Предоставленный текст →
++++++

Как уже было сказано, при восприятии любого произведения далеко не последнюю роль играет, с одной стороны, наш жизненный опыт, а с другой – наше воображение. Именно эти два обстоятельства весьма существенны при рассмотрении вопроса об использовании цвета в аудиовизуальном произведении. В психологии существует закон константности величины и формы, суть которого сводится к следующему. Воспринимая объекты, расположенные на разном расстоянии друг от друга, мы видим, что они меняют свой масштаб: по мере удаления от нас одни и те же объекты выглядят все более мелкими; протяженные объекты как бы сужаются, а воспринимаемые с неожиданной точки зрения вообще меняют свои очертания, – но все равно мы подсознательно восстанавливаем для себя их истинные размеры и формы. Точно так же человек воспринимает и цвет объекта – прежде всего он запоминает так называемый предметный цвет, то есть некий неизменном цвет предмета. Обычно в качестве такого неизменного цвета выступает цвет предмета при рассеянном дневном свете. Поэтому операторы для того, чтобы выявить цветовые свойства объекта, предпочитают снимать в несолнечную погоду, либо используют рассеянное освещение, имитирующее мягкий свет, который создает солнце, закрытое облаками.
Конечно, когда мы говорим о восприятии предметного цвета на полотне картины или на экране, речь может идти лишь о вещах, достаточно хорошо нам знакомым. Скажем, на вопрос, какого цвета снег, молоко или сахар, мы ответим, что они белые; траву назовем зеленой; а цветущий лен – голубым, хотя освещение в течение суток может придавать этим объектом совершенно другие оттенки и даже другой цвет. Если же объект нам не знаком, то у нас уже не будет такой уверенности, что цвет, в который он окрашен в данный момент, – его константный, предметный цвет. И, наоборот, окраска привычного нам объекта в непривычный цвет, воспринимается нами дискомфортно, с раздражением или, в лучшем случае, с удивлением.
Однажды учеными был проведен эксперимент, последствия которого, впрочем, нетрудно было предвидеть. Приглашенных на ужин испытуемых усадили за стол с обильными яствами, погасили общий свет и включили точечные источники освещения, свет которых проходил через различные цветные фильтры, что сразу же изменило привычный цвет кушаний: мясо приобрело сизый оттенок; салат стал фиолетовым; зеленый горошек сделался черным, как осетровая икра; молоко приобрело фиолетово-красный оттенок и т.п. В результате почти у всех гостей быстро пропал аппетит, а самым слабонервным, попытавшимся полакомиться необычного цвета блюдами, стало даже дурно. Произошло это в результате того, что радикально были изменены привычные цвета хорошо знакомых нам объектов.

++++++

Сохраненные данные →
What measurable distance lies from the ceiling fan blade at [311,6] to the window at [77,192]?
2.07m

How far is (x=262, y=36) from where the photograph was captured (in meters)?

++++++

Задание A → Продублируйте фрагмент текста о восприятии цвета от слов «Конечно, когда мы» до слов «случае, с удивлением.».
Задание B → В какую погоду, согласно тексту о восприятии цвета, операторы предпочитают снимать, чтобы выявить цветовые свойства объекта?
Задание C → Продолжите текст о восприятии цвета, начав сразу после его последнего предложения.

Письменный ответ A →
Конечно, когда мы говорим о восприятии предметного цвета на полотне картины или на экране, речь может идти лишь о вещах, достаточно хорошо нам знакомым. Скажем, на вопрос, какого цвета снег, молоко или сахар, мы ответим, что они белые; траву назовем зеленой; а цветущий лен – голубым, хотя освещение в течение суток может придавать этим объектом совершенно другие оттенки и даже другой цвет. Если же объект нам не знаком, то у нас уже не будет такой уверенности, что цвет, в который он окрашен в данный момент, – его константный, предметный цвет. И, наоборот, окраска привычного нам объекта в непривычный цвет, воспринимается нами дискомфортно, с раздражением или, в лучшем случае, с удивлением.

Письменный ответ B → Операторы предпочитают снимать в несолнечную погоду.

Письменный ответ C →
Наш взгляд менее требователен к передаче цвета объектов, нам не знакомых, особенно если на экране мы видим объекты, практические нам не знакомые: откуда нам знать, какого цвета на самом деле костюм у того или иного персонажа, каков колер обоев или окраска автомобиля? Но в любом случае не оправданное ничем цветоискажение, которое может произойти в силу низкой или слишком высокой освещенности, активных рефлексов или нарушения цветового баланса и т.п., производит на зрителя неприятное впечатление. И когда мы смотрим на экран, то прежде всего соизмеряем цвета показываемых нам объектов с их реальным, точнее, константным, предметным цветом. А поскольку более всего нам знаком основной экранный объект, а именно человек и цвет человеческой кожи, то, выравнивая цветовую тональность, оператор, цветоустановщик или видеомонтажер тоже прежде всего заботятся о том, чтобы всего цвет лиц экранных персонажей был адекватным, потому что константность цвета имеет здесь наибольшее значение. Конечно, каждый художник (в широком смысле этого слова) вносит свое субъективное ощущение в цветовую гамму картины, кадра, сайта, и, тем не менее, при самой буйной творческой фантазии, определяя колорит визуального произведения, он не может сбрасывать со счетов физиологические и психологические особенности восприятия цвета.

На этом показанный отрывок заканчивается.